Dr Giuseppe Telesca, European University Institute Florence

"15 years from the Global Financial Crisis. What memory is left?"
Wednesday, 13 December. 11:00 am
Room 141 ASBS

Abstract

Interviewed by The Times in the wake of ‘Black Monday’, the biggest single-day stock market debacle in history recorded on 19 October 1987, John Kenneth Galbraith, economist and author of a celebrated history of the 1929 Wall Street crash, explained that “financial memory, from one period of sophisticated stupidity to the next lasts for about 15 years”. On 15 September 2023 we celebrated the 15th anniversary of the Lehman’s collapse, which marked the official beginning of the Global Financial Crisis (GFC). Was Galbraith right? Is it true that the memory of the Lehman collapse has faded away? And how recent events such Covid-19, Russia's invasion of Ukraine, or the Silicon Valley Bank (SVB) collapse have affected the memory of the 2008 financial crisis? Whether there are good reasons that justify historians’ reluctance to deal with a subject in which personal experience, collective memory and historical analysis are still difficult to disentangle, this work represents one of the first attempts to deal with the memory of the GFC from the perspective of historians.

Far from aiming at exploring the collective memory of the GFC as such, the paper targets the memory of financial agents, a delimitation which explains why the research is mainly based on two newspapers widely read by the global financial elite – the Financial Times and the Wall Street Journal – and on a limited sample of the many books devoted to the GFC.
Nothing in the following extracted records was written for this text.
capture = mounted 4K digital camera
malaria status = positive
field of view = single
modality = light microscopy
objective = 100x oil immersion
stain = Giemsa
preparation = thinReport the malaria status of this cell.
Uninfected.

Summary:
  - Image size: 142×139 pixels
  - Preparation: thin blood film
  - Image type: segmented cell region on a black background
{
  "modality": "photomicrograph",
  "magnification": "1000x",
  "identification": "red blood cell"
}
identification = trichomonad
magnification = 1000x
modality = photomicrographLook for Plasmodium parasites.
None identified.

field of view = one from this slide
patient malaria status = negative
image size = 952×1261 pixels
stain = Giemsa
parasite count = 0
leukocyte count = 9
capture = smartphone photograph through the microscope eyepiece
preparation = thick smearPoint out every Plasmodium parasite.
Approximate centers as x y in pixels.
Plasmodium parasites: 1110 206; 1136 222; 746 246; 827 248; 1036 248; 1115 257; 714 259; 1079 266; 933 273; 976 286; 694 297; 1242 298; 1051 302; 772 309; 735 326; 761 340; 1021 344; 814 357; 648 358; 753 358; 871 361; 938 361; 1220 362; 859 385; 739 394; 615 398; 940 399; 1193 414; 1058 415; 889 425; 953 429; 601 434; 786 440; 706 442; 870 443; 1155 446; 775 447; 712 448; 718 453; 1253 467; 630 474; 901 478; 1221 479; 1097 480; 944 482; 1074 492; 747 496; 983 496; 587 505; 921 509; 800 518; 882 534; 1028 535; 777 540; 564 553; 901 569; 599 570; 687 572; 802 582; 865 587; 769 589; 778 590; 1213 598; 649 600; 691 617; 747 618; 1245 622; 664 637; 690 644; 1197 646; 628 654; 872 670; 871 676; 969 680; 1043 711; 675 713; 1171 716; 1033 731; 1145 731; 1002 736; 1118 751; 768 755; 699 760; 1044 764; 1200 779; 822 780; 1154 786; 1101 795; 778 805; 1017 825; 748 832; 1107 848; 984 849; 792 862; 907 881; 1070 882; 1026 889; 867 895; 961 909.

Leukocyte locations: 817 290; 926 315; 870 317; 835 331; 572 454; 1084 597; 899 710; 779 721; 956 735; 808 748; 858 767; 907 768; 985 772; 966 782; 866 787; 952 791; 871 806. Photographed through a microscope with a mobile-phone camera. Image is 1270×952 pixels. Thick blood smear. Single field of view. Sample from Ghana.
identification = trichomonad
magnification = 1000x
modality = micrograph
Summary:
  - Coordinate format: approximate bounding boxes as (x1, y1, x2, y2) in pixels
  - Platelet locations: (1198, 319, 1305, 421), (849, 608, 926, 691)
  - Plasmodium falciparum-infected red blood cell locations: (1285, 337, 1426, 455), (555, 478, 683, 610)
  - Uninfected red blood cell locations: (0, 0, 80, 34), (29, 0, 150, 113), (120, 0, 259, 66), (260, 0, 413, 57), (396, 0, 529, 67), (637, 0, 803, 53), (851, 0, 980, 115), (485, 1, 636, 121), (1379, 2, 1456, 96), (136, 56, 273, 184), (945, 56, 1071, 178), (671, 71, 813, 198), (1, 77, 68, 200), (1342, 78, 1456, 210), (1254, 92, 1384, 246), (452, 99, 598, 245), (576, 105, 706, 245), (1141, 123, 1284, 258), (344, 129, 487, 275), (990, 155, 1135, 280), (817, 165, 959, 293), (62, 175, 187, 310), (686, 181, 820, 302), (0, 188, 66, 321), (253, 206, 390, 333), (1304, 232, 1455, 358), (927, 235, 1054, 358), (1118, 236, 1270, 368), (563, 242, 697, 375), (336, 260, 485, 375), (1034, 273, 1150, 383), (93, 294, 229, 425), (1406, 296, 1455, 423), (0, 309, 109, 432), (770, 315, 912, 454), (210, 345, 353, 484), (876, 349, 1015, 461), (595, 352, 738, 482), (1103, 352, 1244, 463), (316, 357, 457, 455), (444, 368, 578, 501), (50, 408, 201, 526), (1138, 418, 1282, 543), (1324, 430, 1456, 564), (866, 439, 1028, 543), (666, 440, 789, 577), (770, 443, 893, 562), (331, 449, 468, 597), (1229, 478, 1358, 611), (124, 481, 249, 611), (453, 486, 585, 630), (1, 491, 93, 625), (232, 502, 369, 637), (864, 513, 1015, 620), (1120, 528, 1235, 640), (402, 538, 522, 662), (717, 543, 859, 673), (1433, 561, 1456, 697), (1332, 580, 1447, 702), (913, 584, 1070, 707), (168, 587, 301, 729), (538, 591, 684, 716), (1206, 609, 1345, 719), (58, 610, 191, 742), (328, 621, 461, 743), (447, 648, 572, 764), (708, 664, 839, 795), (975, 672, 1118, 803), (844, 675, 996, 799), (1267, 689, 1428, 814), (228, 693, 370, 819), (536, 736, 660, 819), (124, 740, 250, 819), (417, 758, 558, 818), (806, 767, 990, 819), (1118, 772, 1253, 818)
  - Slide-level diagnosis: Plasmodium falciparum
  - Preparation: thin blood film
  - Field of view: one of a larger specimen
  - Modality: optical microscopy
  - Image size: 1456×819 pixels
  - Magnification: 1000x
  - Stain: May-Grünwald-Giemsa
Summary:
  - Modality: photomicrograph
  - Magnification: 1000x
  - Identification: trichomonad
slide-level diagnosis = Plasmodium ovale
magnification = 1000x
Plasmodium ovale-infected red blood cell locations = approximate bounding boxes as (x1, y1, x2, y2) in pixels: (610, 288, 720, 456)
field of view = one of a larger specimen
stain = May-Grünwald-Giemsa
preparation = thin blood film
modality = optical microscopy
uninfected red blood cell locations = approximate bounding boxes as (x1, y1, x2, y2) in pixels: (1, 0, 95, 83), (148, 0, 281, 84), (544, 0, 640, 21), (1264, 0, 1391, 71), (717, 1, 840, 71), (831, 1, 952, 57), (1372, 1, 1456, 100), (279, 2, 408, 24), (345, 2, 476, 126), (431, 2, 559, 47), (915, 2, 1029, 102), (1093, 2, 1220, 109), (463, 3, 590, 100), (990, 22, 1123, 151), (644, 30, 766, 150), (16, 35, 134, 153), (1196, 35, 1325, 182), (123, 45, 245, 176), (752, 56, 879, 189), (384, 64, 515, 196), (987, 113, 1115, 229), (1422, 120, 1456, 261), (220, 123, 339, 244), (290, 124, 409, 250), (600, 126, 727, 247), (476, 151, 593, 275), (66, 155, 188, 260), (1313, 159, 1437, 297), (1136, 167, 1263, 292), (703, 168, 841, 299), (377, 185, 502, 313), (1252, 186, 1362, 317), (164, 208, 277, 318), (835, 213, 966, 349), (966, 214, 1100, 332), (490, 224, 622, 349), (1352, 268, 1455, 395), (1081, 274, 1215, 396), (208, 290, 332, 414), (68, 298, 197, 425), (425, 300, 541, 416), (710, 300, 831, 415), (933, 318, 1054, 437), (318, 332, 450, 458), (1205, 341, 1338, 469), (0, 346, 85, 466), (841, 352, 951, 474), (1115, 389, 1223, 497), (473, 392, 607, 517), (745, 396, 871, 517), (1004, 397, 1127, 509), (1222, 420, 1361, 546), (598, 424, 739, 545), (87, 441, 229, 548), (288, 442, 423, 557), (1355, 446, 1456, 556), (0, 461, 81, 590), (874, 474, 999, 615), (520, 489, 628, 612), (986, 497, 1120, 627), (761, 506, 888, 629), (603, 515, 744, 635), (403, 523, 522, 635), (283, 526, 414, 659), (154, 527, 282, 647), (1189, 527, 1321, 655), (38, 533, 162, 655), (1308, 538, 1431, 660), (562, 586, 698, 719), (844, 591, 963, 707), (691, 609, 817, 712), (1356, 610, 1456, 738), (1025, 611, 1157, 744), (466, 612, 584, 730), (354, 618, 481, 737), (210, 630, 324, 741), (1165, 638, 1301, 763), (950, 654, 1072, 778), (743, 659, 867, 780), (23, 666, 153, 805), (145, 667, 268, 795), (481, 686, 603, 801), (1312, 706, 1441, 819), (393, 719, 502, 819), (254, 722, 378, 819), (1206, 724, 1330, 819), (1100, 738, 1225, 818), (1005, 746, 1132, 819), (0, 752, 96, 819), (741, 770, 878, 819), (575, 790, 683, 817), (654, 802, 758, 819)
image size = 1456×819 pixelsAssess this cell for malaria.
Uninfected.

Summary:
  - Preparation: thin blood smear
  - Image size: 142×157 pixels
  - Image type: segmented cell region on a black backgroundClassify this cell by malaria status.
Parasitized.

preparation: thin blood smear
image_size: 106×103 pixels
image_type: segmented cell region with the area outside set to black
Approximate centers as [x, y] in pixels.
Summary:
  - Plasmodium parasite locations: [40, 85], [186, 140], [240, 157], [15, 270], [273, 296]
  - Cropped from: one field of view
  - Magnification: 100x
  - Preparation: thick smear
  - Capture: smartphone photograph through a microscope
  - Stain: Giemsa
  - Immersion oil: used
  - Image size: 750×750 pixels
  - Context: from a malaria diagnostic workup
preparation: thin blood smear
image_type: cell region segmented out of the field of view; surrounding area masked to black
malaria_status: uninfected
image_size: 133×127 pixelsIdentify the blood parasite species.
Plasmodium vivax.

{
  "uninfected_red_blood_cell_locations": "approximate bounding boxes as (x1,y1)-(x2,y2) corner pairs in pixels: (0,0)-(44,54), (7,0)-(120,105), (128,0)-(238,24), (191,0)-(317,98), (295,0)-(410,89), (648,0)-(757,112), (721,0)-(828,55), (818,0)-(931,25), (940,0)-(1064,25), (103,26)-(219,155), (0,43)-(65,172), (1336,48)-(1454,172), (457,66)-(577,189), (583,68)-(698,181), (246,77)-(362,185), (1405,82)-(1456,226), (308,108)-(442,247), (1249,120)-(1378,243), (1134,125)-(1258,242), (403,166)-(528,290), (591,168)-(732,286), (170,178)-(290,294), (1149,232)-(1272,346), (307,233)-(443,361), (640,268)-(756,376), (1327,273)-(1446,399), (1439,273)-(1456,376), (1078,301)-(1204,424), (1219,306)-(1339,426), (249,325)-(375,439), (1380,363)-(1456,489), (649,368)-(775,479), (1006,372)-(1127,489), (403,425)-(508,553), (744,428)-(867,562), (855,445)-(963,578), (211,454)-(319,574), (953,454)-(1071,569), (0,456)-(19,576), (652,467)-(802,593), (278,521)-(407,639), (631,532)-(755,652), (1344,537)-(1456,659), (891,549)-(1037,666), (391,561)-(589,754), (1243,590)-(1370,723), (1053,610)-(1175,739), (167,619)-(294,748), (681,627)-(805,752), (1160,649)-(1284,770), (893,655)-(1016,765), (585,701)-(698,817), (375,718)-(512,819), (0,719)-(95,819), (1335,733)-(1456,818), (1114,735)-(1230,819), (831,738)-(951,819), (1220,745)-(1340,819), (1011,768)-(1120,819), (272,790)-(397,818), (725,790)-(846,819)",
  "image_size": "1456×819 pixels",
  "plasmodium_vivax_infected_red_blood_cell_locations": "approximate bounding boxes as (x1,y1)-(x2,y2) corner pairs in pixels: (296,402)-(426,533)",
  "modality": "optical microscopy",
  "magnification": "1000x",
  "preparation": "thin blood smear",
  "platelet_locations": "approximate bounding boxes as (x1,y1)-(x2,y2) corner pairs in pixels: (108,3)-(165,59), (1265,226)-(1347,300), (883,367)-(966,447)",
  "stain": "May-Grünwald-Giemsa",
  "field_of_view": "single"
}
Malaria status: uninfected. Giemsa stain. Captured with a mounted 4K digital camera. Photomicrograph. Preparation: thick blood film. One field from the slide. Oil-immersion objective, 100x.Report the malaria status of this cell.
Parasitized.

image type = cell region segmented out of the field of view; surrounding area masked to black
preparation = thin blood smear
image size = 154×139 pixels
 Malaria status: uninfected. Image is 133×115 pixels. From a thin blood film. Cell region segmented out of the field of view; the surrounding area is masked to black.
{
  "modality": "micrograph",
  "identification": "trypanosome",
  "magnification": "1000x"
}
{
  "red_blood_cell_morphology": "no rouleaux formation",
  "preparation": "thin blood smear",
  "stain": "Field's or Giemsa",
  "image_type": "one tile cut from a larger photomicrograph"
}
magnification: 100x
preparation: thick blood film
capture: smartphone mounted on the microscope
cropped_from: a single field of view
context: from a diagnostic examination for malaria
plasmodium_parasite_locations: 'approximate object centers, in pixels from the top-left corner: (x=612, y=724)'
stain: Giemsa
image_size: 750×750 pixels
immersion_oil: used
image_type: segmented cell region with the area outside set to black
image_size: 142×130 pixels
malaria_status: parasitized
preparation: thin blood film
While results are still tentative, a few elements seem to emerge:

1) Despite what has been said about Covid-19 – a trauma that, in theory, should have erased from memory events such as the 2008 financial crisis – the data seem to suggest that the outbreak of the pandemic increased, rather than decreasing, references to the GFC;

2) The only period of proper engagement with the memory of the GFC seems to occur at the time of the SVB collapse (spring 2023). This confirms that past financial crises are more likely to be evoked in similar difficult circumstances;

3) Evocation of the 2008 crisis at the outbreak of Covid-19 (point 1), without engagement with its memory, except for spring 2023 (point 2), could mean that the 2008 GFC, rather than being remembered as an event per se, has come to represent a turning point from an era of optimism to one of 'polycrisis';

4) The ‘memory boom’ of the GFC, occurring in 2020–21, has been followed by a wave of recollection of the 1970s crisis in 2021–22, linked to the inflationary effects brought about by the post Covid-19 recovery and the rise in energy prices due to Russia’s invasion of Ukraine. This phenomenon has created a ‘memory clash’ between two historical analogies – the 2008 financial crisis and the 1970s crisis – bearing very different lessons for today’s policymakers

Bio

 

Giuseppe Telesca is research fellow at the Robert Schuman Centre for Advanced Studies, European University Institute, Florence, where he works on the ERC-funded project: ‘The Memory of Financial Crises: Financial Actors and Global Risk’. He has co-edited, with Youssef Cassis, Financial Elites and European Banking. Historical Perspectives (OUP, 2018) and has published on the memory of financial crises, the evolution of financial elites, the history of the Italian banking system, and the relationship between sport and business.